Chilean Peso & Norwegian Kroner: The Deutsche Mark and Swiss Franc of the Next Crisis?

Yeah I know, you are probably thinking to yourself that I am daft for even suggesting that I would invest in the Chilean Peso and Norwegian Kroner. Basically, to invest in a Latin American country (the region has been a loony bin until recently) and a socialist nation would seem at first blush to be really anti-antithetical to sound investing, but then again investing in the so called freest country (the US) is not exactly the wisest either. So what sets the Peso and Kroner apart?

Let's start with Chile. Chile is not your average Latin American country. While Latin American has been getting more fiscally conservative (Guatemala and the 7% tax rates and Ecuador's special economic zones), Chile has been this way for a while. A country of 17 million, Chile has very fertile farmland, a stable government, private unemployment and social security, more traditional social standards (self regulate via the family unit), one of the lowest tax rates among the OECD nations, and only a 10% debt-to-GDP ratio, among other endearing qualities which will rocket it to a first world nation by 2020, add to that it's copper exporting capabilities and copper's relatively stable prices, as well as their sovereign wealth fund of 14.7 billion (5% of GDP), and you can see why Chile's currency would be an attractive option among currencies. At the time of writing, the Chilean Peso is trading at one of it's lowest points in 5 years, and would make a good addition to a diversified portfolio.

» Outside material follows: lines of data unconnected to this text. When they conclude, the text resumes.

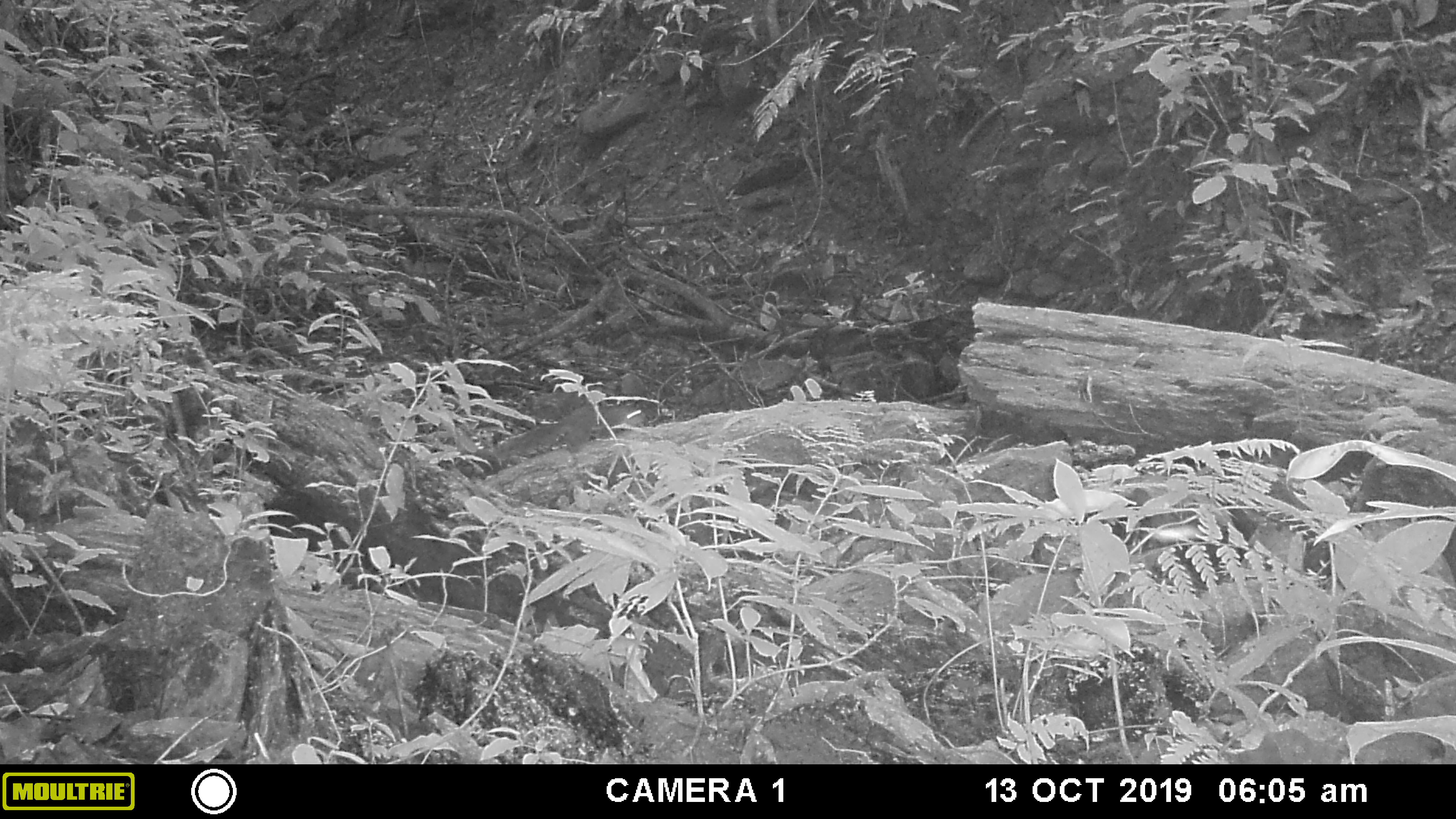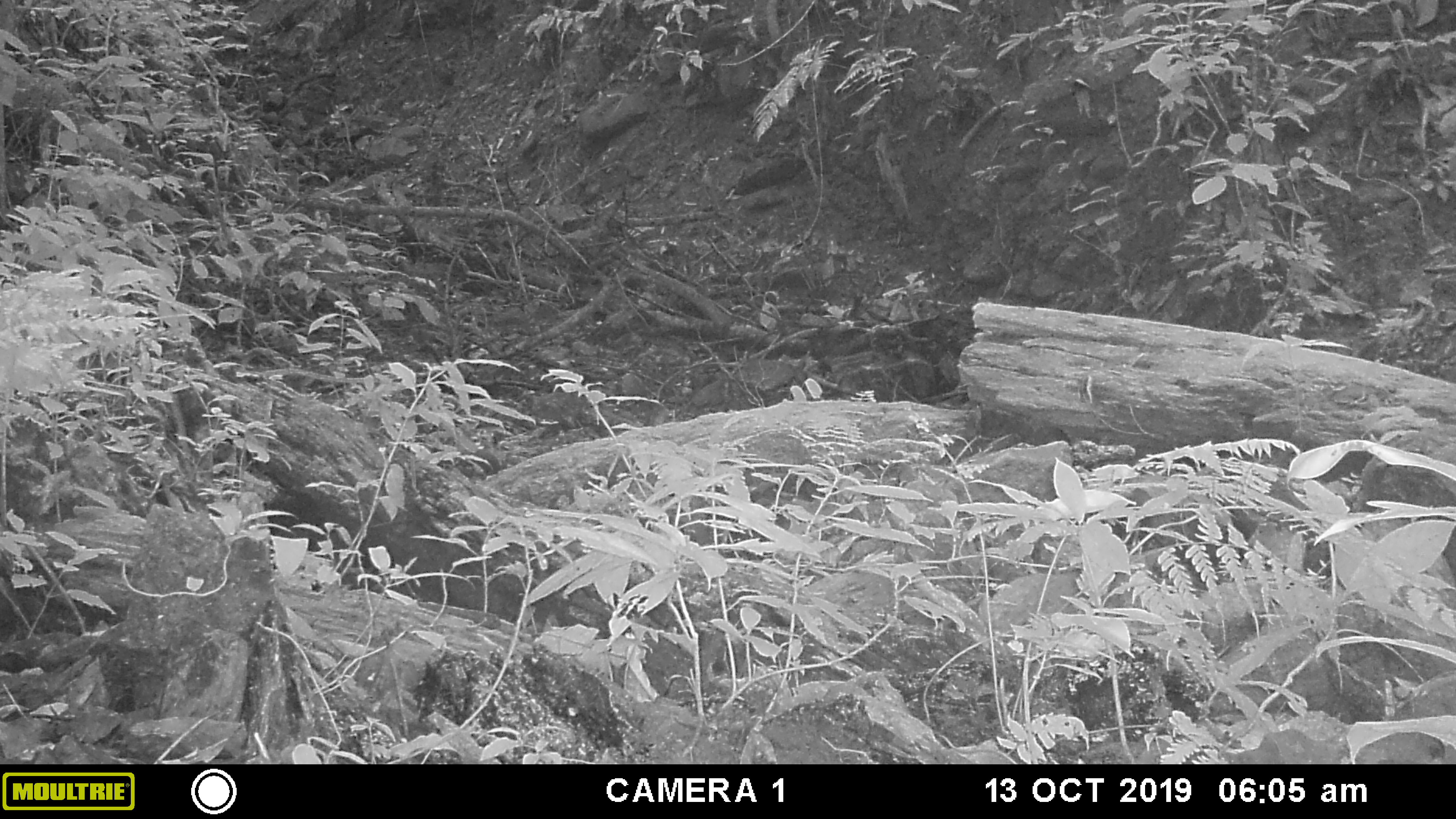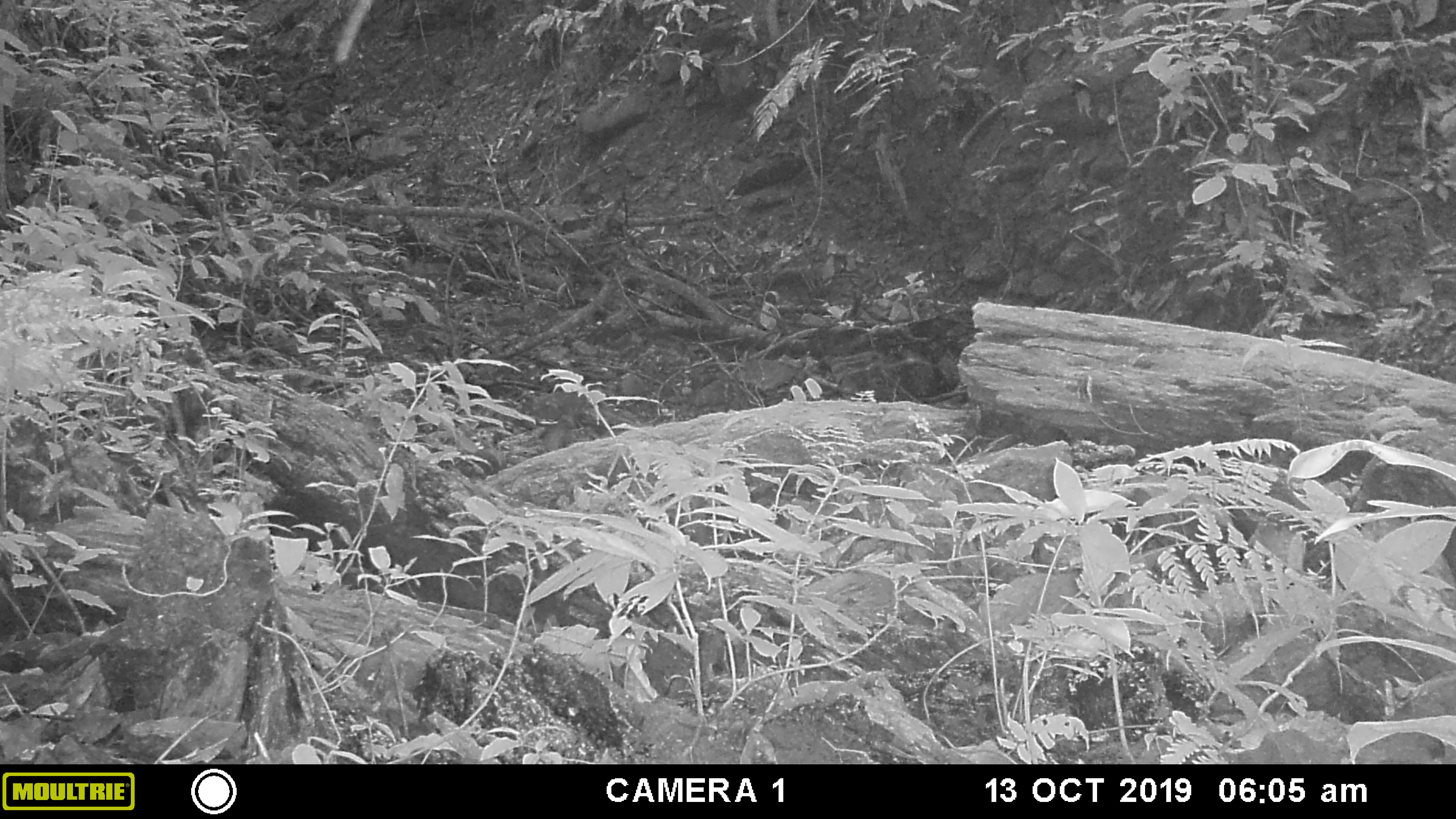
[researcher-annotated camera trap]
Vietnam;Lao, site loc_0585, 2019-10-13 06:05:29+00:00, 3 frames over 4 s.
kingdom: Animalia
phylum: Chordata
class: Mammalia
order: Rodentia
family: Sciuridae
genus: Dremomys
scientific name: Dremomys rufigenis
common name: red-cheeked squirrel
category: red cheeked squirrel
Red cheeked squirrel (red-cheeked squirrel) (Dremomys rufigenis). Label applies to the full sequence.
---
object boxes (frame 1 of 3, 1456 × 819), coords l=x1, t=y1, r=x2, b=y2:
red cheeked squirrel: l=488, t=402, r=643, b=462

As for Norway, this may seem very contrarian, but rest assured I did not slip this in for giggles. The fund consists of $717 billion dollars in investments, accrued from the socialized oil off the coast of Norway. While we can debate the merits of Norway's socialization of their oil, we still have to play this objectively, and the fact is that while the rest of Europe sink with the Euro, Norway has continued to hold it's own, mostly due to stable oil prices, and the lack of debt weighing on it's currency. For the longest time it has been going sideways, but I believe that it is because the USD is strong at the moment, and when there is a shred of bad economic news, the Kroner will break out of this range and go on to new highs. There still are threats to the stability of the wealth funds, such as civil unrest which may harm the local economy, social stability, or the threat of more money being siphoned from the wealth fund by future socialist administrations. But for now, this seems to be one of the most stable and sound currencies in the world.

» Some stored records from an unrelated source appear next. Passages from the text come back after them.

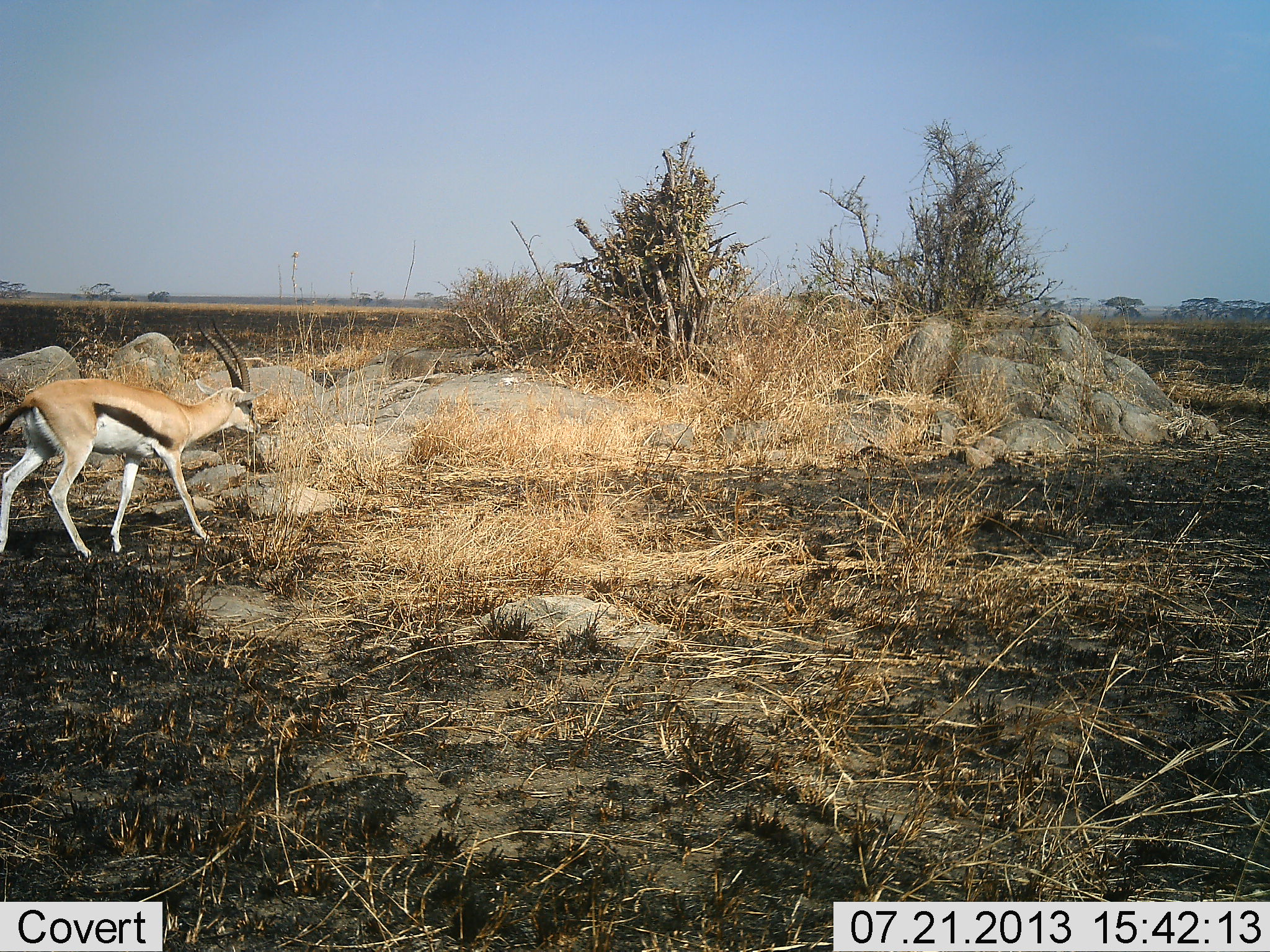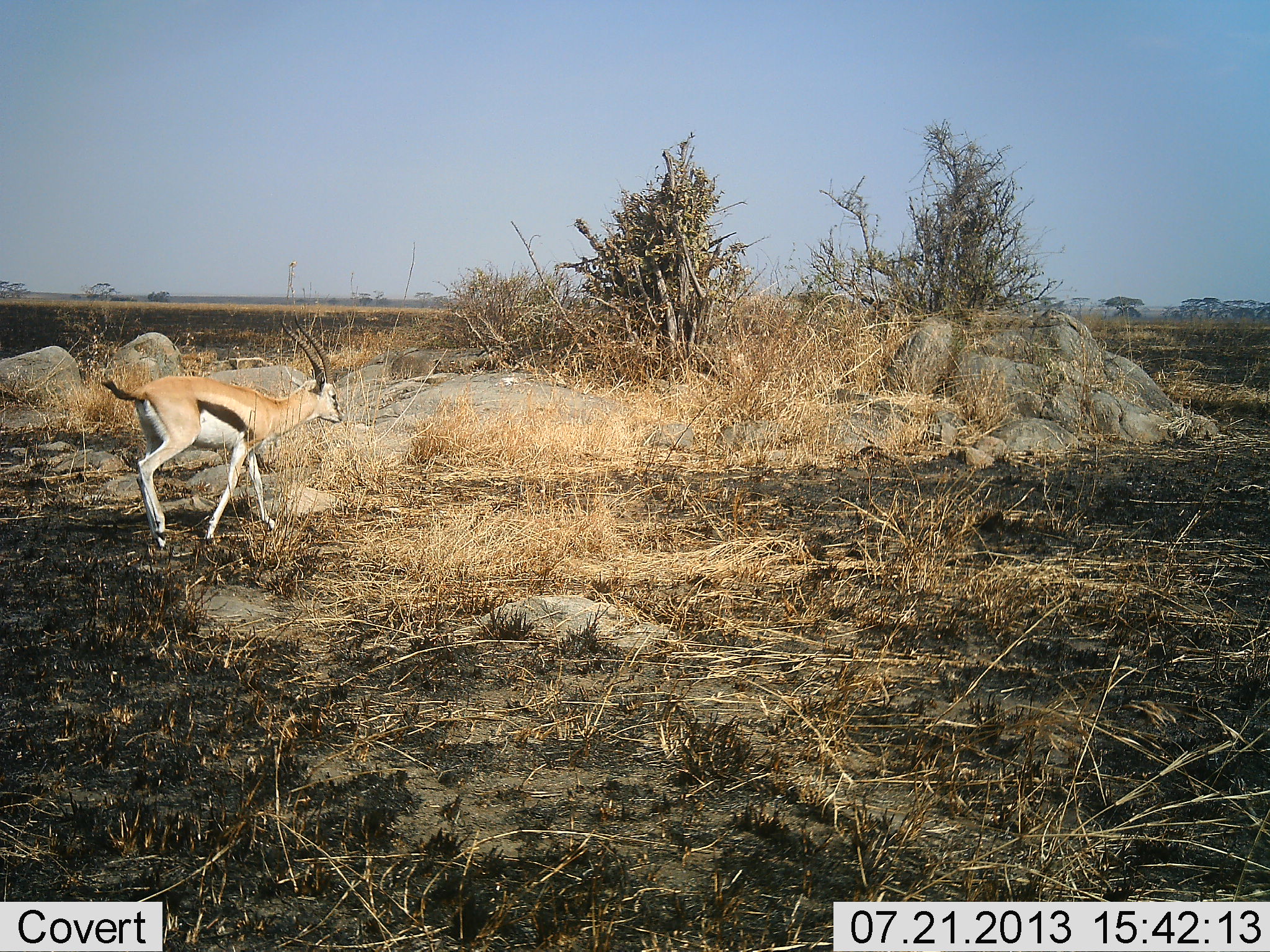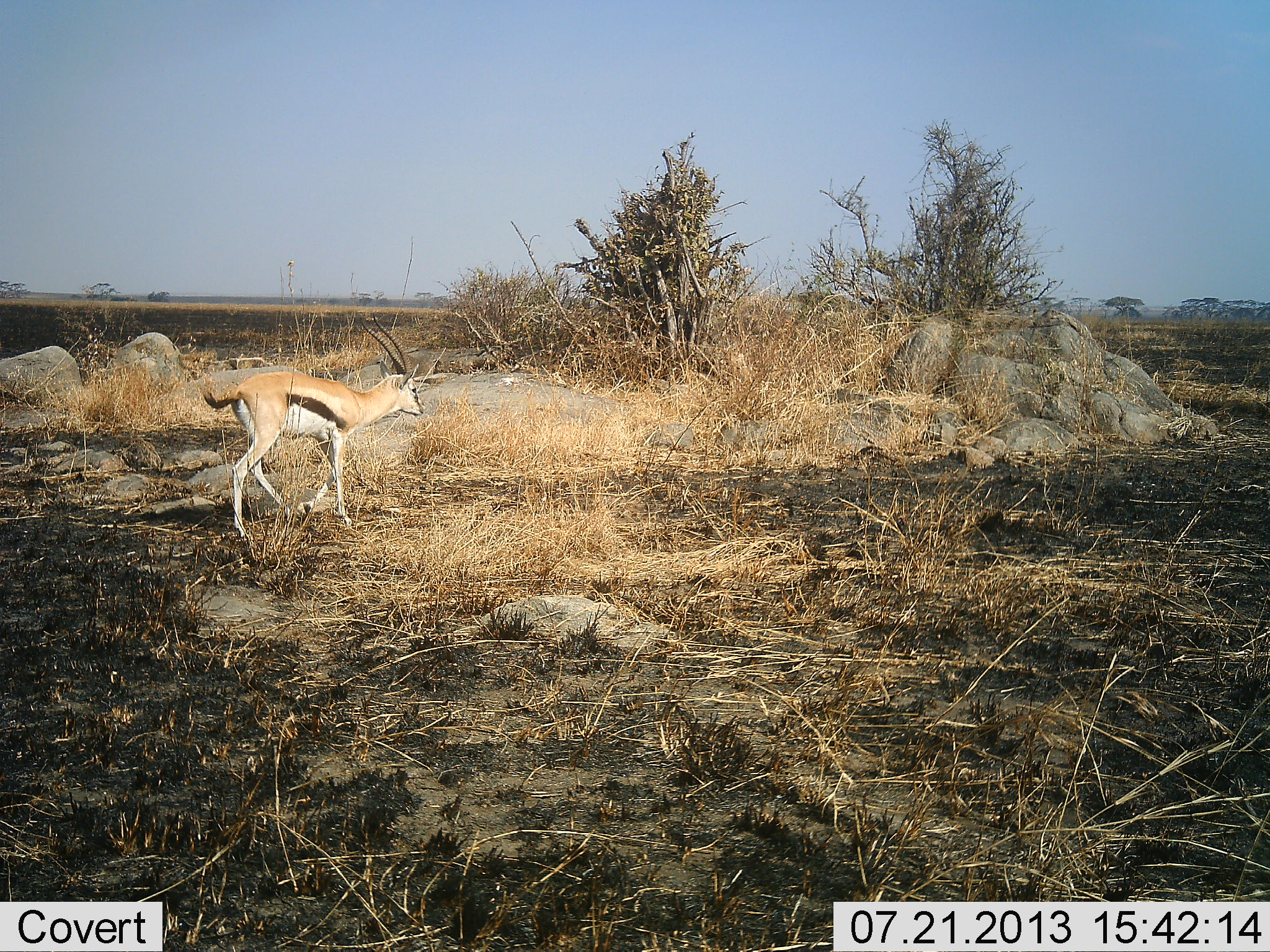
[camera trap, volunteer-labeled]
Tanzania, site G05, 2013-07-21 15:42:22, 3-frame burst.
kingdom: Animalia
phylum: Chordata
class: Mammalia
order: Artiodactyla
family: Bovidae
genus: Eudorcas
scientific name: Eudorcas thomsonii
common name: thomson's gazelle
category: gazellethomsons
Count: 1.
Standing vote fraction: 0%.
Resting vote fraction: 0%.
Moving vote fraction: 100%.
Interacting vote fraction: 0%.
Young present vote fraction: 0%.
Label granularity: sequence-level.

At this point you may be wondering why some popular choices may be missing. New Zealand, Australia, Canada, Switzerland, and Singapore may be good choices, but there are several problems with these countries. First of all, most of these countries currencies are overrated, and thus only have minor upside, and major downside, and thus you have more to loose with these currencies. As for individual cases: New Zealand may have a few dips which will allow buying opportunities, but as people buy into Australia; people will likely buy New Zealand's currency as a cheaper alternative; thus making it more expensive, Australia is not in much better condition in the US (even though they do have mineral wealth which offsets governmental intervention in the economy), Singapore's central bank has a very unhealthy balance sheet and the country's debt-to-GDP ratio is not much better than the US at 111%, Switzerland continues to have no reservations about the printing press, and Canada is a bit overrated in my opinion.

(PS: I have a small stake in the Norwegian Kroner. I am just a financial pundit, and you should check with your financial adviser before you execute any of the above recommendations.)